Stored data
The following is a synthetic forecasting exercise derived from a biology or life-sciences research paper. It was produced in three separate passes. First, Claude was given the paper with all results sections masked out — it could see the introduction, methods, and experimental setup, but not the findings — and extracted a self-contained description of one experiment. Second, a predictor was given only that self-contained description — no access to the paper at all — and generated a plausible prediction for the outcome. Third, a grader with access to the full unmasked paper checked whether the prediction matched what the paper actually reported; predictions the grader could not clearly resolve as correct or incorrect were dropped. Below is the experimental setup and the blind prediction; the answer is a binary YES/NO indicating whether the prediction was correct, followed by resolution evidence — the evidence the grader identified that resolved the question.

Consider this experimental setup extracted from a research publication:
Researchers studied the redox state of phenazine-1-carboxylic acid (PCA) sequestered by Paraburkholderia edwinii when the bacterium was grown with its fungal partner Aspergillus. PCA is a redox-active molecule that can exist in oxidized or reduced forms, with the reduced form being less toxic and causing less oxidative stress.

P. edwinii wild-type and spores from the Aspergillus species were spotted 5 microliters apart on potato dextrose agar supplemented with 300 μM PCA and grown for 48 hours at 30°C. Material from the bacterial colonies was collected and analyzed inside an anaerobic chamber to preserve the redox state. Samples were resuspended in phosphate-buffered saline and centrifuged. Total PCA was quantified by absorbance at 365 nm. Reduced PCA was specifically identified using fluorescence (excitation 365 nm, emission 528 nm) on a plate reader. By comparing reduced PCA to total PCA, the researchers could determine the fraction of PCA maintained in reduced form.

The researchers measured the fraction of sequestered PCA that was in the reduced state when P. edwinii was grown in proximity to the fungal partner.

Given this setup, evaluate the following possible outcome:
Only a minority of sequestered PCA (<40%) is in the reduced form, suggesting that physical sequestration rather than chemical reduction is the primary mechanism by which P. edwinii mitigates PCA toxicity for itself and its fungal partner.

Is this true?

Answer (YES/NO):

■ **Instructions for the task**: Reproduce the data shown above with every line intact.

■ **Answer to the problem**:
The following is a synthetic forecasting exercise derived from a biology or life-sciences research paper. It was produced in three separate passes. First, Claude was given the paper with all results sections masked out — it could see the introduction, methods, and experimental setup, but not the findings — and extracted a self-contained description of one experiment. Second, a predictor was given only that self-contained description — no access to the paper at all — and generated a plausible prediction for the outcome. Third, a grader with access to the full unmasked paper checked whether the prediction matched what the paper actually reported; predictions the grader could not clearly resolve as correct or incorrect were dropped. Below is the experimental setup and the blind prediction; the answer is a binary YES/NO indicating whether the prediction was correct, followed by resolution evidence — the evidence the grader identified that resolved the question.

Consider this experimental setup extracted from a research publication:
Researchers studied the redox state of phenazine-1-carboxylic acid (PCA) sequestered by Paraburkholderia edwinii when the bacterium was grown with its fungal partner Aspergillus. PCA is a redox-active molecule that can exist in oxidized or reduced forms, with the reduced form being less toxic and causing less oxidative stress.

P. edwinii wild-type and spores from the Aspergillus species were spotted 5 microliters apart on potato dextrose agar supplemented with 300 μM PCA and grown for 48 hours at 30°C. Material from the bacterial colonies was collected and analyzed inside an anaerobic chamber to preserve the redox state. Samples were resuspended in phosphate-buffered saline and centrifuged. Total PCA was quantified by absorbance at 365 nm. Reduced PCA was specifically identified using fluorescence (excitation 365 nm, emission 528 nm) on a plate reader. By comparing reduced PCA to total PCA, the researchers could determine the fraction of PCA maintained in reduced form.

The researchers measured the fraction of sequestered PCA that was in the reduced state when P. edwinii was grown in proximity to the fungal partner.

Given this setup, evaluate the following possible outcome:
Only a minority of sequestered PCA (<40%) is in the reduced form, suggesting that physical sequestration rather than chemical reduction is the primary mechanism by which P. edwinii mitigates PCA toxicity for itself and its fungal partner.

Is this true?

Answer (YES/NO):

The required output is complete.